The American (2010)

George Clooney, Paolo Bonacelli and Violante Placido
Dir Anton Corbijn

Gifted photographer Anton Corbijn directed this movie about an assassin turning in one last contract before retiring. This is a well trodden trope, and is married to the assassin genre to the point of being inextricable. More attention seems to be paid to how the film looks than how the plot plays out but it does achieve a mood of languid ecstasy and regret which is not entirely unpleasant. There is some structure for the pastiche to stick to: Clooney drifts around unable to form meaningful connections to people lest they be killed, betray him, or reveal themselves to be agents set on killing him. He is a highly skilled gunsmith and the idea of craftsmanship resonates through the American beginning to end.

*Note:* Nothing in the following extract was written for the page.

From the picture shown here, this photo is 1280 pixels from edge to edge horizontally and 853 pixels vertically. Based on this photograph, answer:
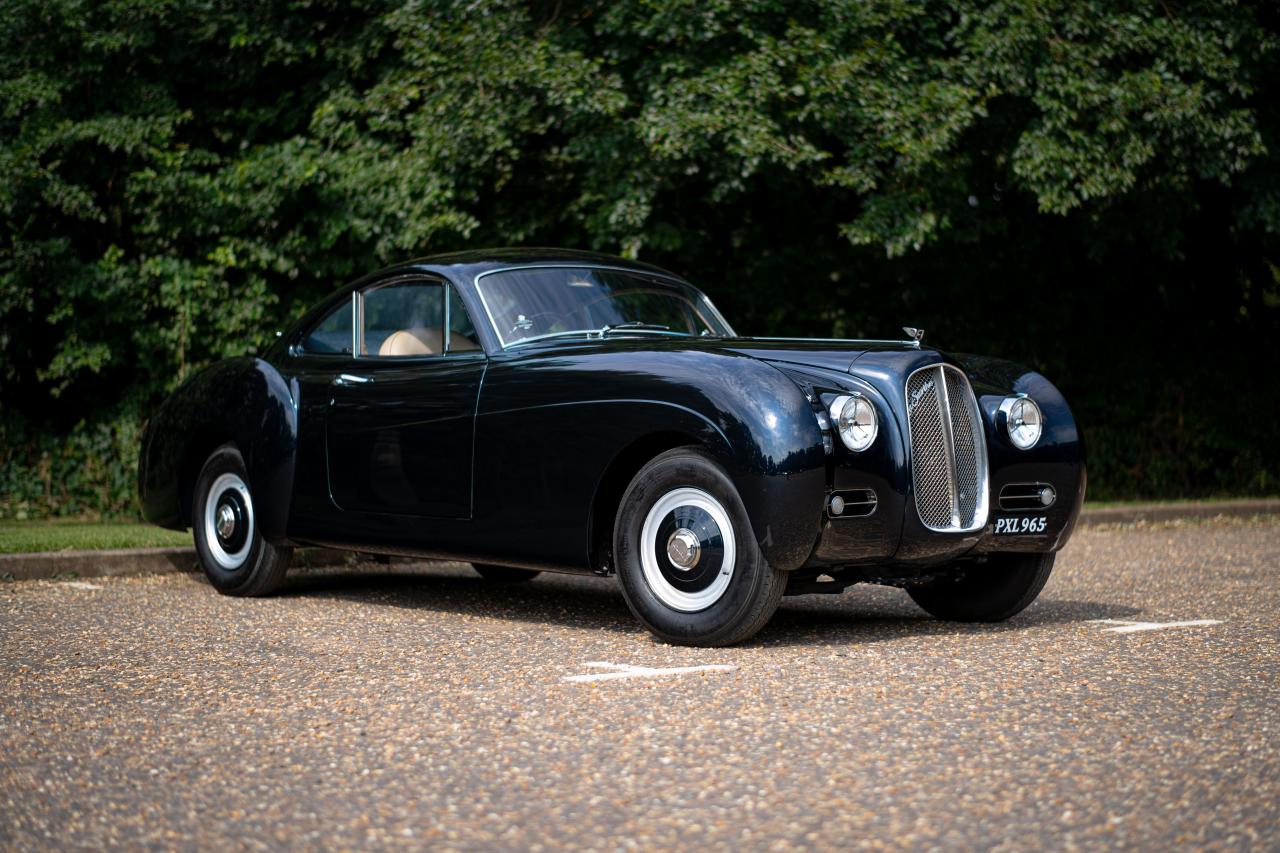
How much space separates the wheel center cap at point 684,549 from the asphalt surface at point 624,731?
0.35 m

This is something Corbijn must feel very personally as evidenced by any of his gorgeous videos for artists like Danzig, U2, Henry Rollins, and Nirvana. Some of his still photographs are iconic – as if Annie Leibovitz and Herb Ritts had a kid and the photos are of many of the same subjects as Leibovitz. He bridged the worlds of film and music videos with 2007’s Control which I have yet to see but have heard is a loving biopic about the life and death of Ian Curtis of Joy Division. I can’t image anyone could bring a better Ian Curtis to the screen, though, than Michael Winterbottom with 24 Hour Party People.

So you’ve got some shootings, orders from shady characters, meetings in train stations but mostly you have two things in this movie.

Beautiful Landscapes and

Italian hookers.

Sometimes you even get both in the same shot. There’s also a lot of gunsmithing – but little point in showing screen captures of it here when you’ve already seen the hills and the hookers. How can gunsmithing compete? All the women in the movie are beautiful, willing to share a bed with Clooney, and rarely clothed. I guess he’s George Clooney, they probably all would be but some might at least play hard to get, right?

The characters and their motivations seem a little minimally constructed, and the ending left me annoyed with its predictability but you couldn’t say it wasn’t easy on the eyes.